Most of all, he saw them part of a world that is fundamentally a world of beauty, a world that could have humanity as part of that beauty, if only humankind could find its way back to its own nature.

Enjoy his unique voice, his special vision, his gift for the natural language of his time and place, and his skill with that language.

The Early Poetry of Carl Sandburg: Slabs of the Sunburnt West

This is Carl Sandburg's fourth collection of poetry. His signature style, a rough-and-ready free verse that often transforms into poetic prose, is in full view. Like Whitman before him and like Masters and Frost in his own time, he puts his focus directly on life as he sees it around him, life in the rough-and-tumble Chicago of the early 20th century and life in the American West at a time when that wild country was finally succumbing to civilization.

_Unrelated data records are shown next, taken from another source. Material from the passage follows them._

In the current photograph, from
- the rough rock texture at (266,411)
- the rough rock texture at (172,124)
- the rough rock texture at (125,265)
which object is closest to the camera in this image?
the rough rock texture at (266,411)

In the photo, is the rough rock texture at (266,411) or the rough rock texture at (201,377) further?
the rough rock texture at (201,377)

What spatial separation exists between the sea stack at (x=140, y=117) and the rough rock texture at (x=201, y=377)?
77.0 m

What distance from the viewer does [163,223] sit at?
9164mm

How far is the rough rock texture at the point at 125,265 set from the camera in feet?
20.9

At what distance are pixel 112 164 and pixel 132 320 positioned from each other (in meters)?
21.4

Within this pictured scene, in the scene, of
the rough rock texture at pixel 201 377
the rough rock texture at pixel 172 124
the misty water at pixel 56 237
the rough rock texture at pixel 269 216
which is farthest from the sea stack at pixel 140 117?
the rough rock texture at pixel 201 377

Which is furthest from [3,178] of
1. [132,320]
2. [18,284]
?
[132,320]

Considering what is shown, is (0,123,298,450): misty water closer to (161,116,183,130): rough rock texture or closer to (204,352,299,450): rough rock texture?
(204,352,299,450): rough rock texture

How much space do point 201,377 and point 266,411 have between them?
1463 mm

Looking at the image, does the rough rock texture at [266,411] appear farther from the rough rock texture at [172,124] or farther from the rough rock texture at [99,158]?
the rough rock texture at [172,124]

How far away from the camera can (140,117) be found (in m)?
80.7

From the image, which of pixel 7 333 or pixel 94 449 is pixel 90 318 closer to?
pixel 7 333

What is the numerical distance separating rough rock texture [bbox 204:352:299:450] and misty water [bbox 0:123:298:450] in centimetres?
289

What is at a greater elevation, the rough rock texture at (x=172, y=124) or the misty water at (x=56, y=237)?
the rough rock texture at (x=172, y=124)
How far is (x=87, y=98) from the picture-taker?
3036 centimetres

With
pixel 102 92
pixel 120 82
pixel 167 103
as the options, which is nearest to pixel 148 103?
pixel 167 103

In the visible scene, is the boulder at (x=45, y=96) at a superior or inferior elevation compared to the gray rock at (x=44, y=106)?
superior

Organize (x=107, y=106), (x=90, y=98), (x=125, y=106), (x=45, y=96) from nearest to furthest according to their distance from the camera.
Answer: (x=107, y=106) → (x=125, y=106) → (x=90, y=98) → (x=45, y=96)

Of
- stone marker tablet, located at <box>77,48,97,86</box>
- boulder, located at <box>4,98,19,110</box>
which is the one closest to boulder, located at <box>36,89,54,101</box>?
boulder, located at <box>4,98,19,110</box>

He can be emotionally brutal; he writes of death with a rare and unflinching directness. He can also be emotionally transcendant, writing of the beauty of the world with a soaring eye.

He is a newspaperman turned poet, or perhaps a poet turned journalist; his writing has the direct immediacy of the daily beat. There is nothing dated about his work; in fact, he speaks to us today as if he wrote today, hitting fundamentals about the way we live with clarity and force.

The Early Poetry of Carl Sandburg: Smoke and Steel

This is Carl Sandburg's third book of poetry and his largest. It is also the most wide-ranging.

The title, Smoke and Steel, suggests the steel industry he knew in Chicago, Gary and Pittsburg, but he writes about many other things as well. His over-arching theme seems to be human life as a struggle in adversity, a struggle for the mere necessities of life - food, clothing, shelter, work - and a struggle for the human soul, a struggle for love, charity, justice, equality.

There is also eroticism, subtly expressed, in many of these poems; Sandburg loved beauty in every form, and the beauty of women was not lost on him.

Here you have the voice of a master poet, a genuinely and specifically American artist, at the top of his craft and passion. Enjoy!